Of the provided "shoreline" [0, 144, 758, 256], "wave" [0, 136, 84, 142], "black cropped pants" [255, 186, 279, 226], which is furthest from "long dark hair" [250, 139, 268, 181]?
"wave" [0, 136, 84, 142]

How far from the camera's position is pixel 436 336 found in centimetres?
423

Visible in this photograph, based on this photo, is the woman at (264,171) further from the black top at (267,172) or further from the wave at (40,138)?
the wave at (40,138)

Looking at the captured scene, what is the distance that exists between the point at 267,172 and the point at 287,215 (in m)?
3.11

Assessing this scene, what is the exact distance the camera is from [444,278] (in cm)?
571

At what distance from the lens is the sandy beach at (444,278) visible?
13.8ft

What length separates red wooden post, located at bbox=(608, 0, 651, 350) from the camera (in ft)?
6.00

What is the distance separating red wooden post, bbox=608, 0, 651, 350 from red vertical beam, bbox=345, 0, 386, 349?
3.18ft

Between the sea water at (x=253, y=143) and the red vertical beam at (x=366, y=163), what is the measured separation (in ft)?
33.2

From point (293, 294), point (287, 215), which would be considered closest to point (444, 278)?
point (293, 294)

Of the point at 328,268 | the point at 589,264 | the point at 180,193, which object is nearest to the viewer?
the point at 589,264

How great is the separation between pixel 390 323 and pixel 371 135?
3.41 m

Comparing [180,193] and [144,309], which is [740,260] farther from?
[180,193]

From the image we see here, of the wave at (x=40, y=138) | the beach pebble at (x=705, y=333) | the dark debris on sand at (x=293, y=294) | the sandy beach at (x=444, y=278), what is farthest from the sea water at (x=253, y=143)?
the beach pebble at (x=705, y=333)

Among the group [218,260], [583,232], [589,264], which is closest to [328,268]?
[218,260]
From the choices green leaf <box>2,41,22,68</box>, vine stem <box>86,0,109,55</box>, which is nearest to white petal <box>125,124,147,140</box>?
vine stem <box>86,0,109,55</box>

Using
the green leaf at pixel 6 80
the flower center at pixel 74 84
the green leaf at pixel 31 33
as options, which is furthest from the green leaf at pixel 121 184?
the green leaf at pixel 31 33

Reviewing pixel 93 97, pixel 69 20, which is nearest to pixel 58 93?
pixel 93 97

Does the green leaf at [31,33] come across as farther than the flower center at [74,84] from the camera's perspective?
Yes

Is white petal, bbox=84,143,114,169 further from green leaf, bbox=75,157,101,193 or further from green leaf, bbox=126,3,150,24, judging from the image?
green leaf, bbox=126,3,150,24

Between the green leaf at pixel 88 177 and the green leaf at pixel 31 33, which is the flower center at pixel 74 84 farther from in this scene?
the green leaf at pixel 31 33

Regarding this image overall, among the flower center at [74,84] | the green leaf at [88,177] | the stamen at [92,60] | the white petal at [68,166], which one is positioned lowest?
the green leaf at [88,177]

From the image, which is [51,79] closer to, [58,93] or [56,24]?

**Required task:** Reproduce the records word for word, from the line containing "Between the sea" through the last line of the records.

**The completed task:**
Between the sea water at (x=253, y=143) and the red vertical beam at (x=366, y=163), what is the measured separation (in ft)?
33.2

From point (293, 294), point (287, 215), which would be considered closest to point (444, 278)?
point (293, 294)

Of the point at 328,268 | the point at 589,264 | the point at 180,193, which object is nearest to the viewer?
the point at 589,264

How great is the separation between pixel 390 323 and pixel 371 135?
3.41 m

Comparing [180,193] and [144,309], which is [740,260] farther from?
[180,193]

From the image we see here, of the wave at (x=40, y=138) | the beach pebble at (x=705, y=333) | the dark debris on sand at (x=293, y=294) | the sandy beach at (x=444, y=278), what is farthest from the sea water at (x=253, y=143)?
the beach pebble at (x=705, y=333)

Among the group [218,260], [583,232], [589,264], which is closest to [328,268]?
[218,260]
From the choices green leaf <box>2,41,22,68</box>, vine stem <box>86,0,109,55</box>, which is nearest to white petal <box>125,124,147,140</box>?
vine stem <box>86,0,109,55</box>

Using
the green leaf at pixel 6 80
the flower center at pixel 74 84
the green leaf at pixel 31 33
as options, which is furthest from the green leaf at pixel 121 184?
the green leaf at pixel 31 33

Reviewing pixel 93 97, pixel 69 20, which is nearest to pixel 58 93?
pixel 93 97

Does the green leaf at [31,33] come across as farther than the flower center at [74,84] from the camera's perspective?
Yes

Is white petal, bbox=84,143,114,169 further from green leaf, bbox=75,157,101,193 or further from green leaf, bbox=126,3,150,24, judging from the image?
green leaf, bbox=126,3,150,24

Between the green leaf at pixel 88 177 and the green leaf at pixel 31 33, which is the flower center at pixel 74 84 farther from in this scene?
the green leaf at pixel 31 33

Regarding this image overall, among the flower center at [74,84] | the green leaf at [88,177] | the stamen at [92,60] | the white petal at [68,166], which one is positioned lowest?
the green leaf at [88,177]

From the image, which is [51,79] closer to, [58,93] or [56,24]?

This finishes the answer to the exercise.